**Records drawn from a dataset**

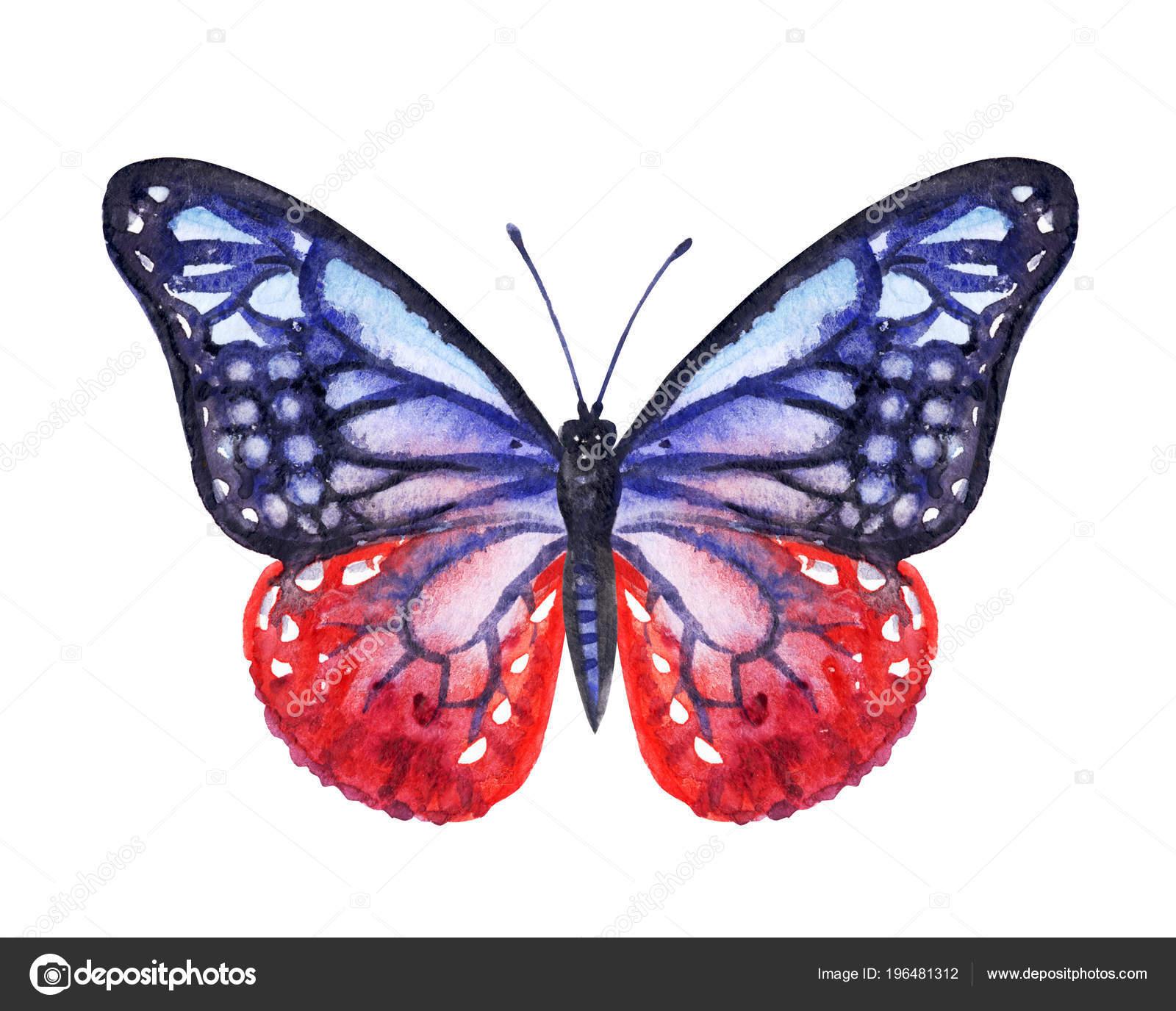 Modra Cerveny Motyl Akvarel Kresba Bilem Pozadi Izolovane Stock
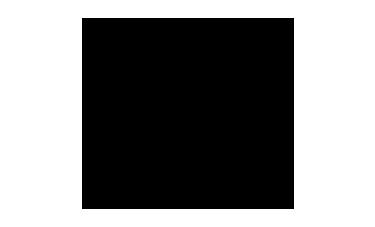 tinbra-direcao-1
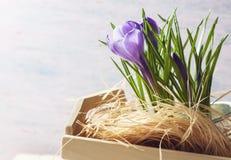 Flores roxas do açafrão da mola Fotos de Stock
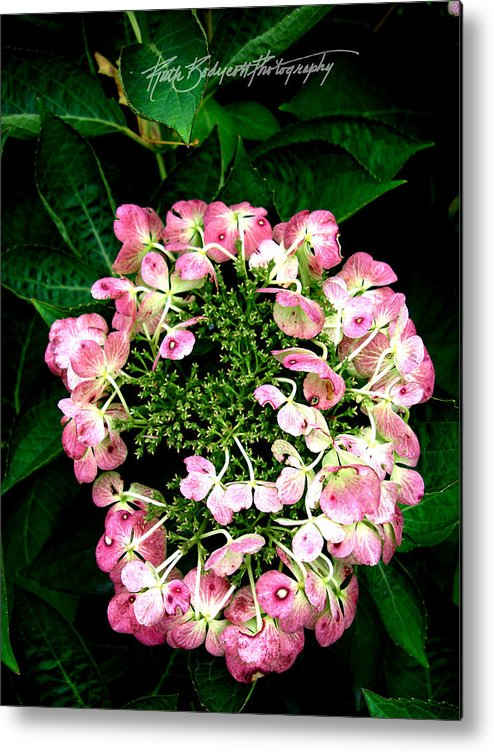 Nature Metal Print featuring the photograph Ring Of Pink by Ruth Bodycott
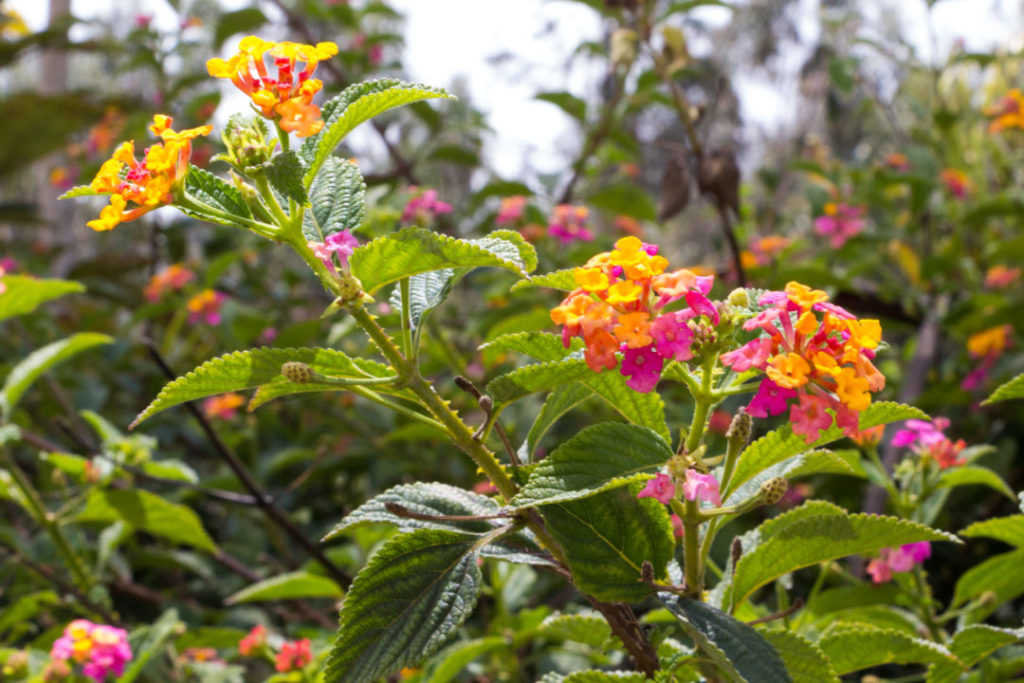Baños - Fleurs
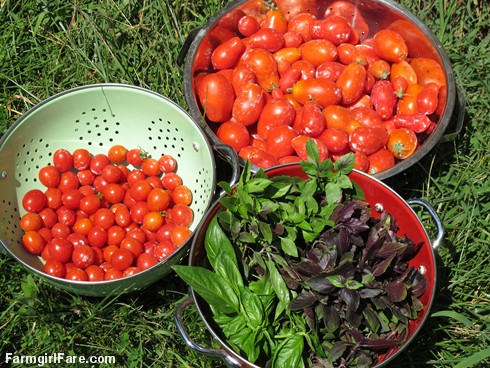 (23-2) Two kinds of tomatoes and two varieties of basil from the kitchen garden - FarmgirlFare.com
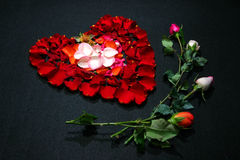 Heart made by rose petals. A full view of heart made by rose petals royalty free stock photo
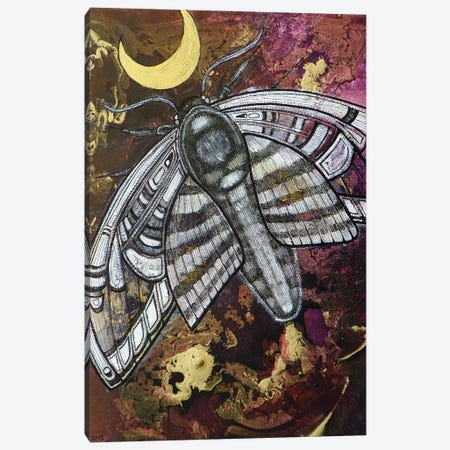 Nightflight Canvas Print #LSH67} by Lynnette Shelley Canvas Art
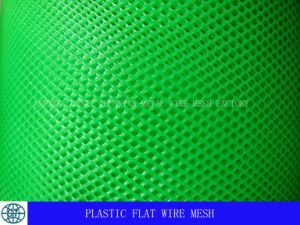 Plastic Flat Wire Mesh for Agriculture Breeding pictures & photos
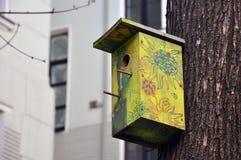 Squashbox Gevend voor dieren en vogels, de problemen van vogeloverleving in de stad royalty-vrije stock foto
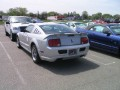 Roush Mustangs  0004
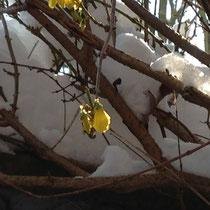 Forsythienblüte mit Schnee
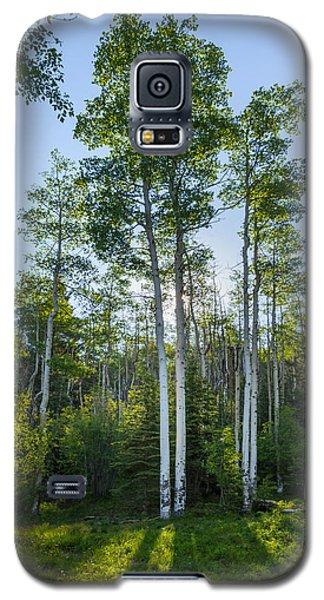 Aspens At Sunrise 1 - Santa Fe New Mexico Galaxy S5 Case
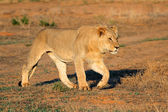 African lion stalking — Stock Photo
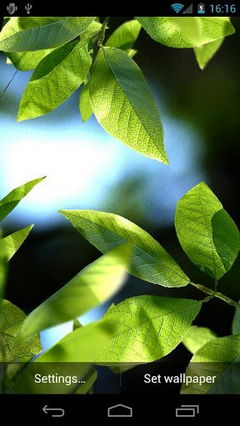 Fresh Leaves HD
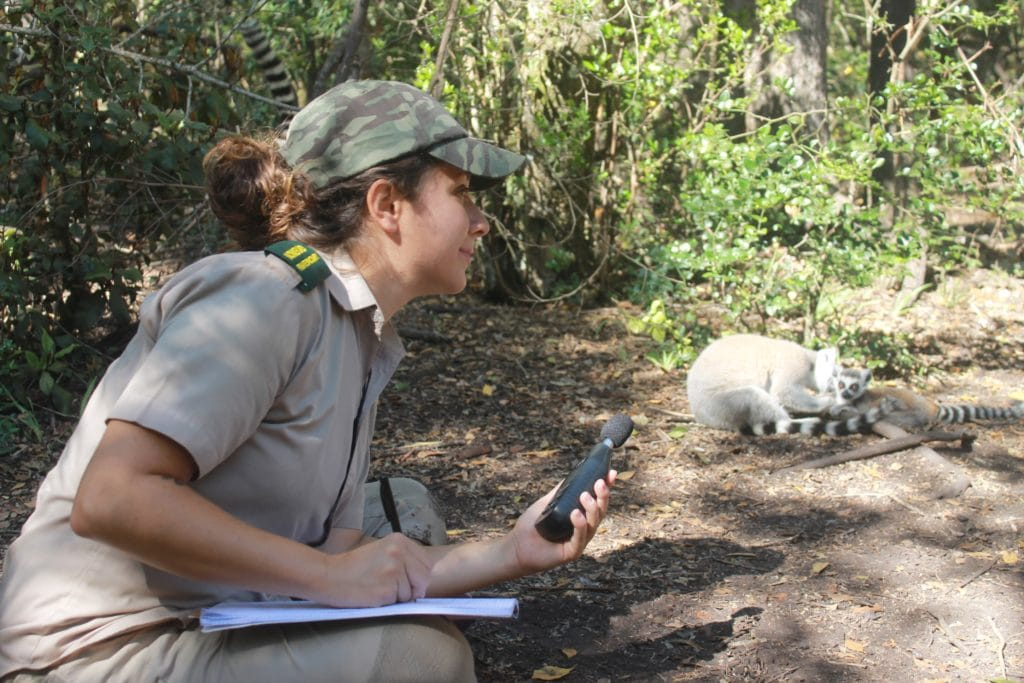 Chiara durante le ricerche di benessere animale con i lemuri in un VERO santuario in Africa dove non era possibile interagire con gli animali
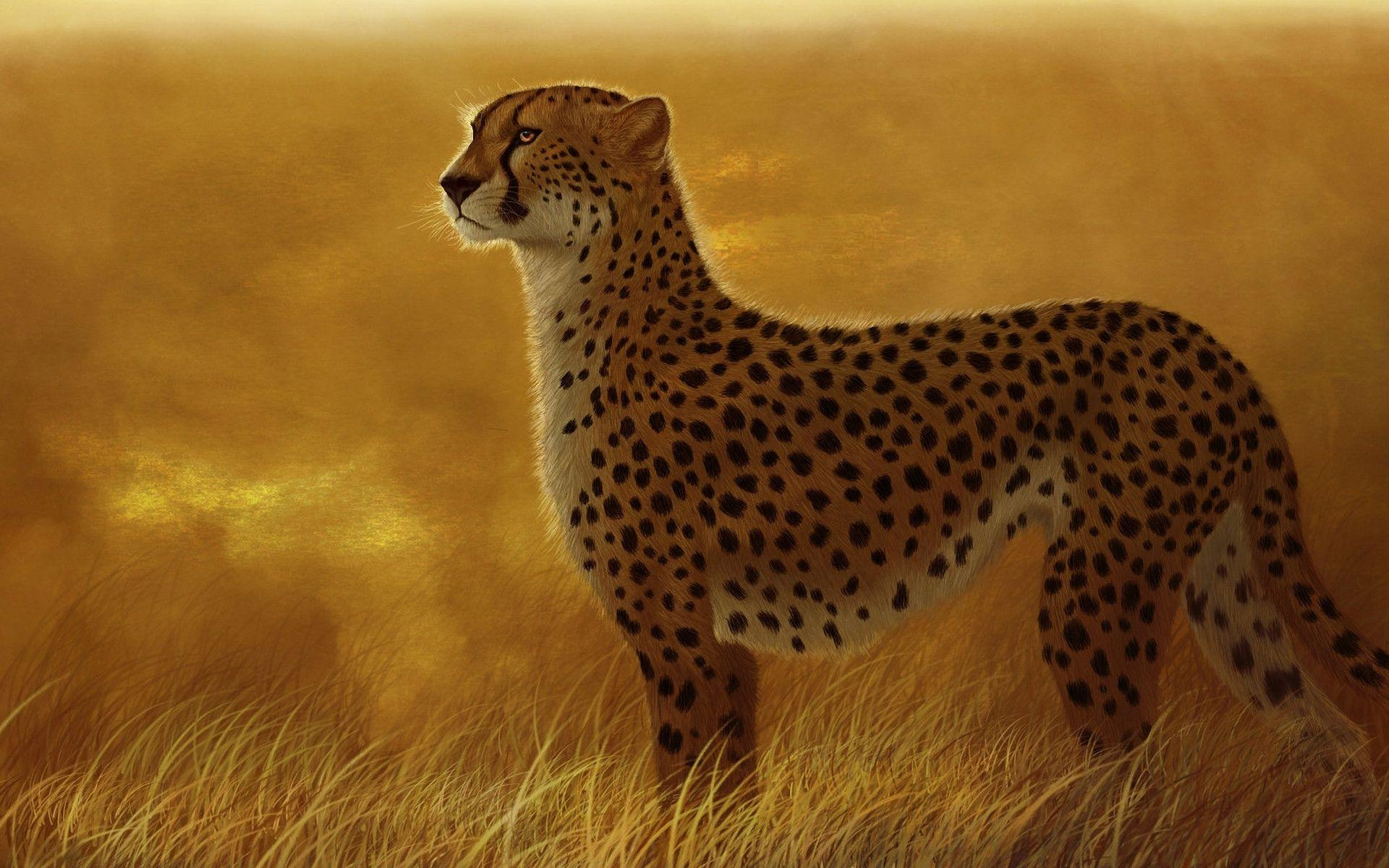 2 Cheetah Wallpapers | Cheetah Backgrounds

**Work to be completed**
What is needed here is an exact copy of all the entries, without the pictures.

**Response for this exercise**
 Modra Cerveny Motyl Akvarel Kresba Bilem Pozadi Izolovane Stock
 tinbra-direcao-1
 Flores roxas do açafrão da mola Fotos de Stock
 Nature Metal Print featuring the photograph Ring Of Pink by Ruth Bodycott
Baños - Fleurs
 (23-2) Two kinds of tomatoes and two varieties of basil from the kitchen garden - FarmgirlFare.com
 Heart made by rose petals. A full view of heart made by rose petals royalty free stock photo
 Nightflight Canvas Print #LSH67} by Lynnette Shelley Canvas Art
 Plastic Flat Wire Mesh for Agriculture Breeding pictures & photos
 Squashbox Gevend voor dieren en vogels, de problemen van vogeloverleving in de stad royalty-vrije stock foto
 Roush Mustangs  0004
 Forsythienblüte mit Schnee
 Aspens At Sunrise 1 - Santa Fe New Mexico Galaxy S5 Case
 African lion stalking — Stock Photo
 Fresh Leaves HD
 Chiara durante le ricerche di benessere animale con i lemuri in un VERO santuario in Africa dove non era possibile interagire con gli animali
 2 Cheetah Wallpapers | Cheetah Backgrounds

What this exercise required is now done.